Redbubble isn’t alone in this recent sell-off by any means though. It joins many other high-growth companies that proved to be COVID-19 beneficiaries of 2020, including Afterpay Ltd (ASX: APT), Zip Co Ltd (ASX: Z1P), NextDC Ltd (ASX: NXT) and Temple & Webster Group Ltd (ASX: TPW), just to name a few.
As the world continues to push through a vaccine-led recovery, it seems that the market thinks many of these companies won’t stand to benefit like they previously have through government-mandated lockdowns and restrictions.
RBL share price
Q3 update recap
For the three months ending 31 March, Redbubble reported a slowdown of marketplace revenue (MPR) of around 50% on the prior quarter to $103.4 million.
This pattern of a slower Q3 coming out of the busier holiday season has been consistent over the years, but it seems that investors were expecting consistently higher growth rates considering much of the world is still affected by COVID-19.

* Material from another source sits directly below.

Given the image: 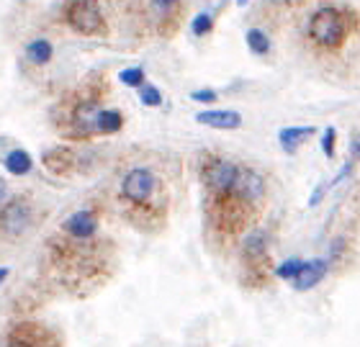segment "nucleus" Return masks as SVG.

Redbubble CEO, Michael Ilczynski laid out a long-term growth strategy for the company that will aim to achieve top-line growth while sacrificing some short-term profitability through increased reinvestment.
By 2024, the business is aiming to achieve MPR of $1.25 billion with earnings before interest, tax, depreciation and amortisation (EBITDA explained) margins between 10-15%, so around $150 million.
Was Redbubble’s update cause for concern?
A typical bear case for Redbubble would likely point out that the company may have been a once-off beneficiary of COVID-19 that struggled to operate profitably prior to the pandemic.
Marketing spend has also risen as a proportion of revenue and gaining new customers is partly at the mercy of Google search algorithms working behind the scenes.
These are all valid points and I think it’s likely that the short to medium term might be challenging for Redbubble.
As my colleague, Raymond Jang pointed out in his article, it will be useful to keep an eye on customer acquisition costs and how this compares to other growth metrics and its position in the industry.
As a long-term investment, I still like Redbubble because I think its business model could allow it to incrementally compound reinvestment back into its three-sided flywheel network, which you can read more about here.
I take some additional comfort knowing that management is still aligned with shareholders, with Michael Ilczynski recently picking up $2 million worth of shares at around $5.53.